Evening Argus, May 22nd 1969

"The school that didn't quite make it"

Lewes Boys' Grammar School, whose first pupils in 1930 used to sing the Harrow song "Forty Years On" on special occasions because one of the earliest governors was an Old Harrovian, loses its separate identity this year after 39 years.

The Final Speech Day At the school's final speech day yesterday, Mr Edward Wynter, one of the 140 founder pupils and now headmaster of Haywards Heath Grammar School, told a packed hall of boys, staff and parents: "We sang 'Forty Years On' at every occasion like this. It seems sad, really, that we shall not quite reach those 40 years."

"Those who were present when the school opened on September 29th 1930, did not think the life of the school would be 39 years. We were made aware that we were in at the beginning of an institution which would have the same signifigance for Lewes as the great old grammar schools had to their own towns. But changes occur and this was not to be" added Mr Wynter. The school is to merge with the Girls' Grammar School and Lewes Secondary Modern School to form the Lewes Priory School on comprehensive lines.

Yesterday's program was nostalgic. A school photograph of the 1931 boys stood in the school entrance side by side with a picture of today's pupils taken last Wednesday. Mr Wynter looked at the 38-year-old photo and was able to name all but a few of the boys.

Dr. Paget Davies, a consultant physician, who was at the school from 1939 to 1947, talked about the Bec School from London, which was moved to Lewes during the war. "When France fell in 1940, we ventured to suggest that our French lessons were no longer necessary, but we were over-ruled" he said.

He remembered the school's air-raid shelters and learning "Macbeth" in them, pieces of aeroplanes, both British and German, being taken to school and sold, and buses taking pupils onto the Downs with pop and sandwiches to learn farming.

At the end of the war a fund was launched to build a chapel to the memory of Old Lewesians who died in action. Mr John Davey, an Old Lewesian who teaches chemistry at the school, took up the tale of the 1949-1957 period and spoke of the fervour for building the chapel. Mr Peter Waight, a Swindon journalist, told of the completion and dedication in 1960.

(MATERIAL SHOWN):
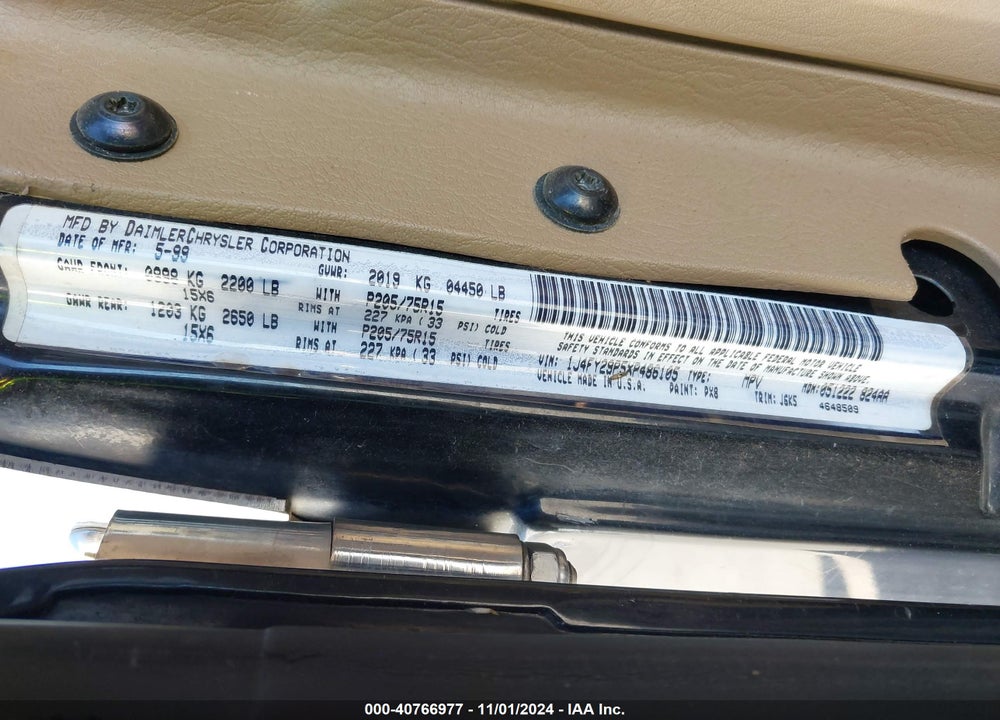 1999 JEEP WRANGLER SE VIN: 1J4FY29P5XP486105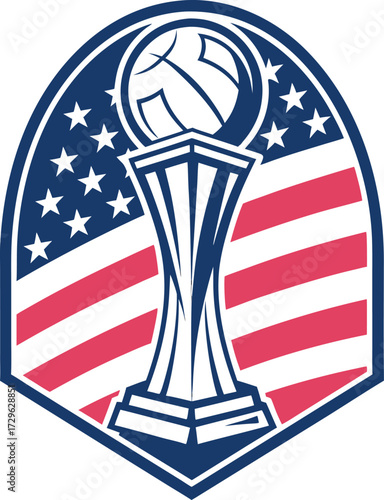 American Flag Basketball Trophy Emblem Logo Design vector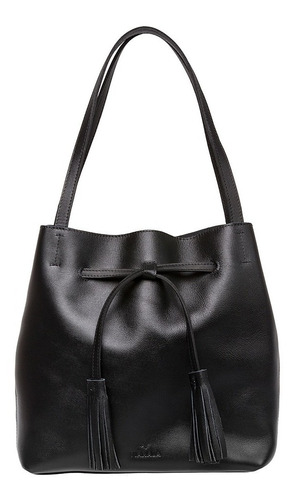 Bolsa Negra Mujer De Piel Tipo Bucket Saco Morral Moda 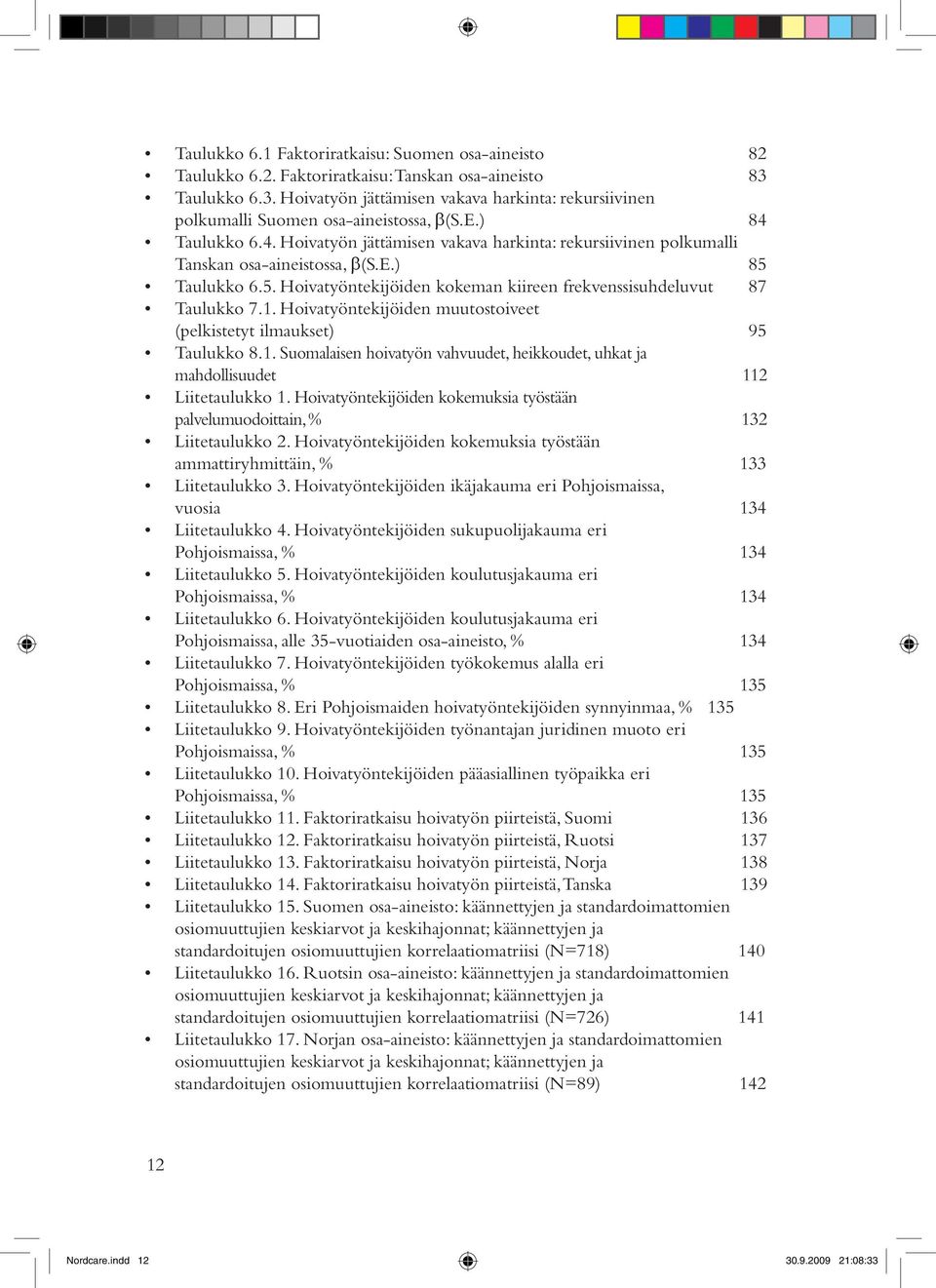 1. Hoivatyöntekijöiden muutostoiveet (pelkistetyt ilmaukset) 95 Taulukko 8.1. Suomalaisen hoivatyön vahvuudet, heikkoudet, uhkat ja mahdollisuudet 112 Liitetaulukko 1.
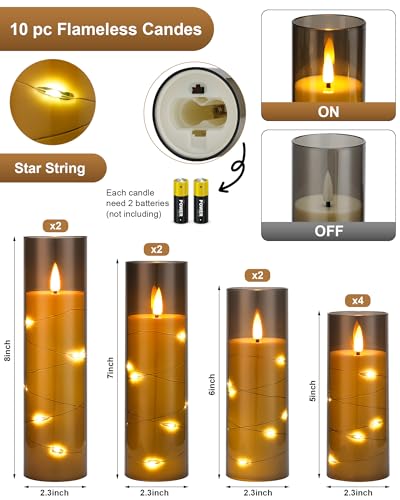 Image of Enido Flameless LED Candles with Remote & Timer, Battery Operated Acrylic Pillar Set, 10 Pc Flickering Electric Lights with Embedded Star String for Cozy Home & Holiday Romantic Decor (Matte Grey)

(THE PROBLEM): Please check each statement against the newspaper article about Lewes Boys' Grammar School above, answering yes or no and quoting the words of the article that decide it: (a) Mr Edward Wynter was among the school's founder pupils. (b) The school opened in September 1931. (c) The French lessons were dropped after France fell in 1940.

(PROBLEM SOLUTION):
(a) Yes: "one of the 140 founder pupils"
(b) No: "when the school opened on September 29th 1930"
(c) No: "we ventured to suggest that our French lessons were no longer necessary, but we were over-ruled"